タイミング重視か、コツコツ積み立てか

 ETFと投資信託の最大の違いは、上場しているか、していないかです。

 ETFは、通常の株式と同様、立会時間中にリアルタイムで変動する市場価格で取引ができます。注文の方法も、買い・売りの値段を自分で指定する「指値注文」と、値段を指定せずに最優先の呼値(よびね)で取引が執行される「成行注文」から選択できます。また、通常の株式と同様、信用取引も可能です。

 対して投資信託は、1日に1回公表される基準価額で取引を行うほか、ブラインド方式によって、実際の取引価格は分からない仕組みになっています。したがって、ETFのように、マーケットのタイミングを見ながら迅速に取引したいというニーズには応えられません。一方で、あらかじめ指定した日に、指定した金額で自動的に買い付けを行う積み立てとは好相性です。

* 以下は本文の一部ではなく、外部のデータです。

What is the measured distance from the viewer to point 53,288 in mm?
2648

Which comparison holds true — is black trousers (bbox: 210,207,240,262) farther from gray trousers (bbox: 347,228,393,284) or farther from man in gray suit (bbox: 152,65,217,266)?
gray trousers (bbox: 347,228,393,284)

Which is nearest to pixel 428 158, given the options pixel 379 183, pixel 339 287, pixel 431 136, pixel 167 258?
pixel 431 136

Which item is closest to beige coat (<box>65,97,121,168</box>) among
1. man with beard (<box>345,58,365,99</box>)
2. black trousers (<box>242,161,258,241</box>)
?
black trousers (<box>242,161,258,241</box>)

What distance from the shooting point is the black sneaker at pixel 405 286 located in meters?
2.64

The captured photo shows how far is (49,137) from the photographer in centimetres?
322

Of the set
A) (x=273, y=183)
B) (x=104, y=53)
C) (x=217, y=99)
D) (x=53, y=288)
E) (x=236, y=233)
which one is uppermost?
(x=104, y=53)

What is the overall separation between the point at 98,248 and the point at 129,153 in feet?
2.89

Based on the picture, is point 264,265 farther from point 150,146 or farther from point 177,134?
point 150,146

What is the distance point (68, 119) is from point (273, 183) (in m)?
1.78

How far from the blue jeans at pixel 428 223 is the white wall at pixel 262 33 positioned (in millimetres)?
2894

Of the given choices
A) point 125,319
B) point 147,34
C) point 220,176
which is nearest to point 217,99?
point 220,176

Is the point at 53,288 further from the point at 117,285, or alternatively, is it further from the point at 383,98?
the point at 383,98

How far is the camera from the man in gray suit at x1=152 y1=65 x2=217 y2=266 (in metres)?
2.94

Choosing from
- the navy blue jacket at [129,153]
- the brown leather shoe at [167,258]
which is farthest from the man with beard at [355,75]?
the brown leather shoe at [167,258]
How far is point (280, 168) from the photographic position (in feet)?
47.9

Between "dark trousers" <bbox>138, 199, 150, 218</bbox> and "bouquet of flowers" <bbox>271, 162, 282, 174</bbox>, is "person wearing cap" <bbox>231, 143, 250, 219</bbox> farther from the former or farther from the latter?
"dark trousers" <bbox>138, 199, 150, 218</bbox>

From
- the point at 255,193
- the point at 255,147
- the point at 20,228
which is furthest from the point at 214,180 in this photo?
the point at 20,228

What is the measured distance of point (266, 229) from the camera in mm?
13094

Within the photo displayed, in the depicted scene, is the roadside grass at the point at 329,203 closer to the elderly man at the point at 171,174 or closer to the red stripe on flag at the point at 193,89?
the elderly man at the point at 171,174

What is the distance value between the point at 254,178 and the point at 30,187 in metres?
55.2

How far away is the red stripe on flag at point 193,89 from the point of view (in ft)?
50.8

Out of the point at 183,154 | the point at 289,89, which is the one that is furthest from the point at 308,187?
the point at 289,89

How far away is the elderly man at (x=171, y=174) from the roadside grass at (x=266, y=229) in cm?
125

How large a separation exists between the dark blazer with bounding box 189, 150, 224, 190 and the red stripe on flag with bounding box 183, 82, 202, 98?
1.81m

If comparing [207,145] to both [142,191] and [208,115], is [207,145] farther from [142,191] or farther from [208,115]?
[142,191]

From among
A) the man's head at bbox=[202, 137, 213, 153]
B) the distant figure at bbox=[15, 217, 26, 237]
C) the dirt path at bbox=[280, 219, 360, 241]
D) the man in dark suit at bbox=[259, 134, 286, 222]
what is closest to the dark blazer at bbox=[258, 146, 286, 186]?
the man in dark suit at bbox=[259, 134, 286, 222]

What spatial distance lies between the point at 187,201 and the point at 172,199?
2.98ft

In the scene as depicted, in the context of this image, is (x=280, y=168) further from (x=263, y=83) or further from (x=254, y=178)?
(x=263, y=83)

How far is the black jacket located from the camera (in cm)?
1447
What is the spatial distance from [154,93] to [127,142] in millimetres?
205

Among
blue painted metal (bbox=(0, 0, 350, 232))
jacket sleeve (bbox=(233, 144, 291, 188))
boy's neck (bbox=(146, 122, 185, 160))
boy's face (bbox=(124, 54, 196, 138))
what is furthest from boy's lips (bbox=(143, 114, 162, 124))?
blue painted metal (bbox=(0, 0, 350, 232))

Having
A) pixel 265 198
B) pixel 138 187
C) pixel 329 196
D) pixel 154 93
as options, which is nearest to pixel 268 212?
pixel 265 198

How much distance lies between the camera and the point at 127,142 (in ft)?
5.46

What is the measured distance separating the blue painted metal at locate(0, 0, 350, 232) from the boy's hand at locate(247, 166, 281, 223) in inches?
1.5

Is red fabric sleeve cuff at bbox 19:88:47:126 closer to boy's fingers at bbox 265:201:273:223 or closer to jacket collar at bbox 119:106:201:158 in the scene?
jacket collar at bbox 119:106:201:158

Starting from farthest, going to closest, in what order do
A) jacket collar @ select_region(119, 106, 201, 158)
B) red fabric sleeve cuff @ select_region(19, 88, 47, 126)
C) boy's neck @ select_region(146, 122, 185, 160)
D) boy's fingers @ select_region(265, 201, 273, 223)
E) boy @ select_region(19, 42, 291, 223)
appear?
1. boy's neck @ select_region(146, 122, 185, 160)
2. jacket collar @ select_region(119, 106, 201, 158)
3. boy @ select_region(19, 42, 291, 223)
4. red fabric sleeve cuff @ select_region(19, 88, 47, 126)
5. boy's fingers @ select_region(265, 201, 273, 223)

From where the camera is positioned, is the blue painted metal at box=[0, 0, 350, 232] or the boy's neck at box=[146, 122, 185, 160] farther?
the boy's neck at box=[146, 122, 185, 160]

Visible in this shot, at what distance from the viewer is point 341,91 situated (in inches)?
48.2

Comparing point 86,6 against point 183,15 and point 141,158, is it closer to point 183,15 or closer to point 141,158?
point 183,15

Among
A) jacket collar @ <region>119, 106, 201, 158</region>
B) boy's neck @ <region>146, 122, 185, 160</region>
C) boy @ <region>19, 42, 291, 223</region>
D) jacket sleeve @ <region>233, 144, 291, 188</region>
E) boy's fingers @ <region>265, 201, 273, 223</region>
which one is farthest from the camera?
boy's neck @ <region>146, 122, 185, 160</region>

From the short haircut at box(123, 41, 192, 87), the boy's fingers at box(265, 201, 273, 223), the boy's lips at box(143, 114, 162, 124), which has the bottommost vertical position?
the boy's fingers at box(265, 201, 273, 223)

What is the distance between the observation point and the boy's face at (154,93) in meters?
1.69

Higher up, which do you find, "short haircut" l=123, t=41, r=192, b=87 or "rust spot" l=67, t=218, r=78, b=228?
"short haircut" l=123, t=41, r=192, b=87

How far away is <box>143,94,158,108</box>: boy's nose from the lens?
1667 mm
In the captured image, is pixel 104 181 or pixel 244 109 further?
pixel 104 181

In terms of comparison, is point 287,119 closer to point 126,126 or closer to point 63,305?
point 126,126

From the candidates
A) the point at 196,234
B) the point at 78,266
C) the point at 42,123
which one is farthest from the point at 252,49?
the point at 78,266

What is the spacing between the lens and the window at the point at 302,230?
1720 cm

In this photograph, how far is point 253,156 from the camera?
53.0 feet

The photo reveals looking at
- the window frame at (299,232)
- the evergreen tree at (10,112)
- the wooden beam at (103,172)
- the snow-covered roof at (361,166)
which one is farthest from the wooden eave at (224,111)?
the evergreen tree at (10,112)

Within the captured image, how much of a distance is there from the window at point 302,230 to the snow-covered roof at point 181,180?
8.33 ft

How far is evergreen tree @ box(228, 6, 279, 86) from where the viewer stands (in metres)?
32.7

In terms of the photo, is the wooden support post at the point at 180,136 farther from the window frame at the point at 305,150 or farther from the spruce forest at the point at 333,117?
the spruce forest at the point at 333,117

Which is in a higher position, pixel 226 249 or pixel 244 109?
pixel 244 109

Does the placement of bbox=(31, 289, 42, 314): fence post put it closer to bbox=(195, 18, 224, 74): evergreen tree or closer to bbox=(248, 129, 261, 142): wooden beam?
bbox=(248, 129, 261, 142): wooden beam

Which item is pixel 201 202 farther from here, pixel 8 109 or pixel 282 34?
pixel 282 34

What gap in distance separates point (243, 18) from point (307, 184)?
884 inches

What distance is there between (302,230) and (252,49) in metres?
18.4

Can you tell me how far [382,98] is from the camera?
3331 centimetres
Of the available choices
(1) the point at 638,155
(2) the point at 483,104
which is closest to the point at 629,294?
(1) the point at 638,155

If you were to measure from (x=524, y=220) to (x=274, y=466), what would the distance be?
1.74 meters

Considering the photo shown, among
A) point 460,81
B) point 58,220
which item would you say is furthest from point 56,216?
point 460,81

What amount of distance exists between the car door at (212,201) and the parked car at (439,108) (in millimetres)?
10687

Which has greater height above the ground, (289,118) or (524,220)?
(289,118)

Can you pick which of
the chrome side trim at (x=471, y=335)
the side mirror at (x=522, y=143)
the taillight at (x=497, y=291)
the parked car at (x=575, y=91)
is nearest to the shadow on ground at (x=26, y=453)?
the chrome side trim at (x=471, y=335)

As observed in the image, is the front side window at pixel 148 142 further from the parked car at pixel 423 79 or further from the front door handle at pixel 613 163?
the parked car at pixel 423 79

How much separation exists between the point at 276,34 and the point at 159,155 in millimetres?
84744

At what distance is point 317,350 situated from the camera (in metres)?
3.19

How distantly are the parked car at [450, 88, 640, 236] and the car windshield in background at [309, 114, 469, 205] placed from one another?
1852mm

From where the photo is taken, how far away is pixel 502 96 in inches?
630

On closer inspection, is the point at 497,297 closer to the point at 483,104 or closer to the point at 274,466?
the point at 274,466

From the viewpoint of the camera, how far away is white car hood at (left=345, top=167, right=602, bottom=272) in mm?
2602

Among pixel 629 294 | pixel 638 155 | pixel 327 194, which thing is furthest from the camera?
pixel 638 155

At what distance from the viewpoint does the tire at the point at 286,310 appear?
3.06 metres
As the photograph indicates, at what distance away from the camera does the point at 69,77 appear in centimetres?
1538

 iDeCo(イデコ:個人型確定拠出年金)やつみたてNISA(ニーサ:少額投資非課税制度)など、個人の資産形成を後押しする制度に投資信託が活用されているのには、1日単位でしか価格が動かず、指定した金額単位で買い付けができるという、投資信託ならではの特性が関係しています。

アクティブ型は投資信託の方が選択肢多し

「インデックスよりも高いリターンを狙いたい」、または「インデックスよりもリスクを抑えたい」といった、具体的な運用ニーズがある方も、投資信託を選択肢に入れた方がよいでしょう。

 前回解説した通り、国内の取引所に上場するETFは、上場審査基準上、何らかの指数に連動した投資成果を目指す必要があり、指数を上回るリターンを目指すアクティブ型ETFの上場は認められていません。海外ETFとして展開されている、米国のアクティブ型ETFを取引することは可能ですが、投資信託と比べると選択肢は少なくなっています。